Copper (I) binding by metallochaperone transport proteins prevents copper oxidation and release of the toxic ions that may participate in harmful redox reactions. The Cu (I) complex of the peptide model of a Cu (I) binding metallochaperone protein, which includes the sequence MTCSGCSRPG (underlined is conserved), was determined in solution under inert conditions by NMR spectroscopy. NMR is a widely accepted technique for the determination of solution structures of proteins and peptides. Due to difficulty in crystallization to provide single crystals suitable for X-ray crystallography, the NMR technique is extremely valuable, especially as it provides information on the solution state rather than the solid state. Herein we describe all steps that are required for full three-dimensional structure determinations by NMR. The protocol includes sample preparation in an NMR tube, 1D and 2D data collection and processing, peak assignment and integration, molecular mechanics calculations, and structure analysis. Importantly, the analysis was first conducted without any preset metal-ligand bonds, to assure a reliable structure determination in an unbiased manner.

The MXCXXC class of metallochaperone proteins: model studies.

Transition metal ions can be both beneficial and harmful to biological systems if not carefully regulated. A family of proteins that include a conserved sequence in their binding site of MXCXXC is responsible for delivery and homeostasis of different metals. Model studies present an effective tool for studying the parameters governing metal affinity, selectivity and other mechanistic aspects. Small-molecule, peptide-based, and advanced models will be presented, as well as functional models of potential industrial applications.

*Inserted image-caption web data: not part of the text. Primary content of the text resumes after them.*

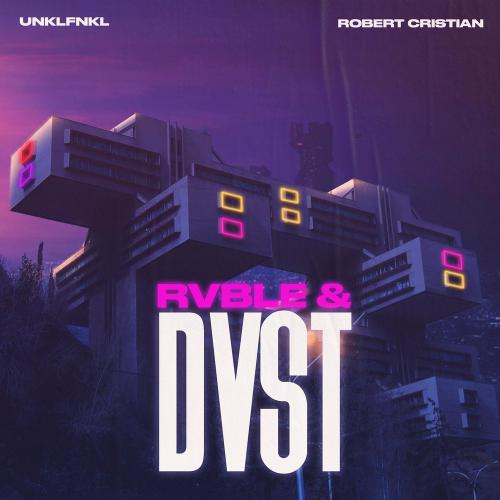 Rvble & Dvst - Unklfnkl, Robert Cristian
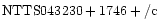 ${\rm NTTS043230+1746 +/c}$
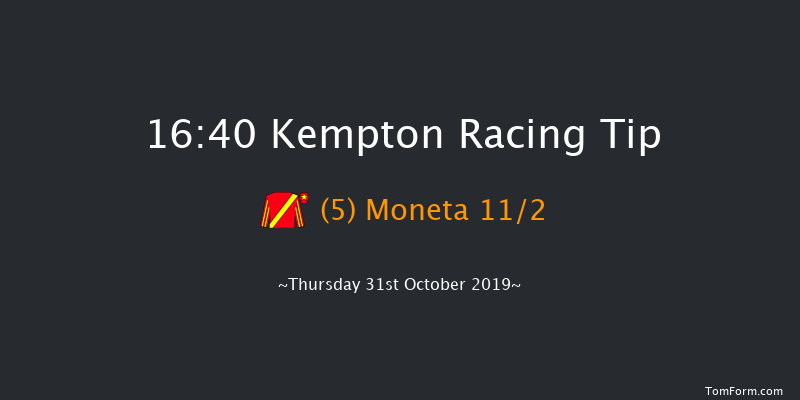 Kempton 16:40 Handicap (Class 7) 6f Wed 30th Oct 2019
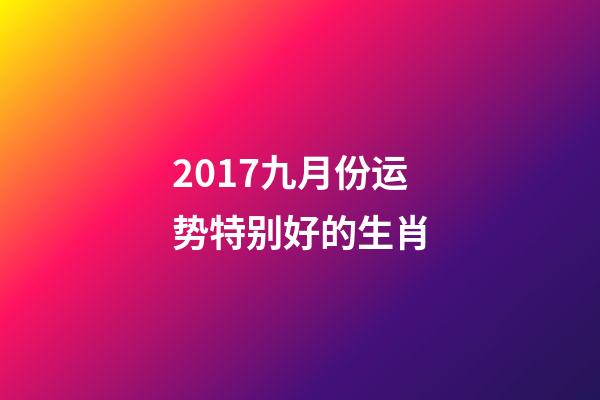 2017九月份运势特别好的生肖-第1张-观点-玄机派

NMR characterization of a Cu(I)-bound peptide model of copper metallochaperones: insights on the role of methionine.

The first NMR structure of a Cu(I)-bound metallochaperone model with the conserved sequence MT/HCXXC revealed that at pH ∼3.0 and ∼6.8 Cu(I) binds through one Cys and the Met rather than the two Cys residues, differently than at pH ∼8.5. This suggests a possible role of Met in metal transport.